◆ DATA SECTION:
────────────────────────────────────────

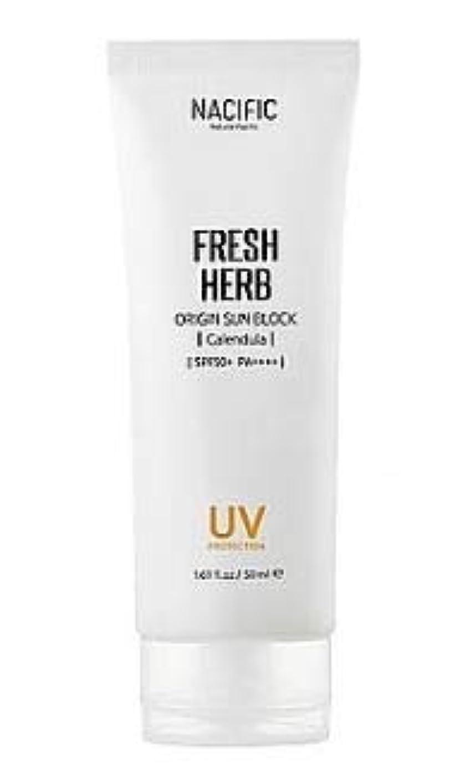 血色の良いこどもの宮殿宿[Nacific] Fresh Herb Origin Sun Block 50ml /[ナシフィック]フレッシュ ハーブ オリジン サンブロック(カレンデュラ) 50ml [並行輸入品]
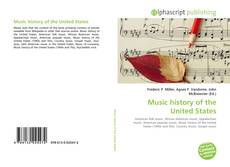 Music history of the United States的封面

────────────────────────────────────────

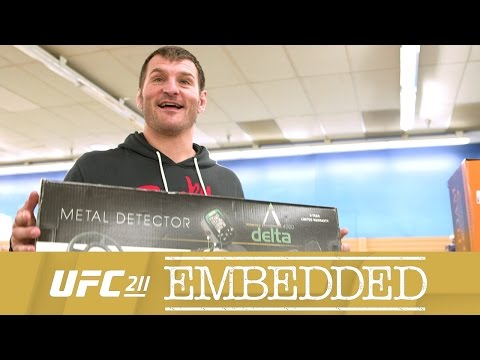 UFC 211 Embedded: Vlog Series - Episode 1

────────────────────────────────────────

◆ TASK GOAL:
Look above for the line holding "血色の良いこどもの宮殿宿[Nacific] Fresh Herb" and output everything from it down to the line holding "Music history of the United States的封面", both ends included, exactly and without images.

◆ RESPONSE FOR THIS EXERCISE:
 血色の良いこどもの宮殿宿[Nacific] Fresh Herb Origin Sun Block 50ml /[ナシフィック]フレッシュ ハーブ オリジン サンブロック(カレンデュラ) 50ml [並行輸入品]
 Music history of the United States的封面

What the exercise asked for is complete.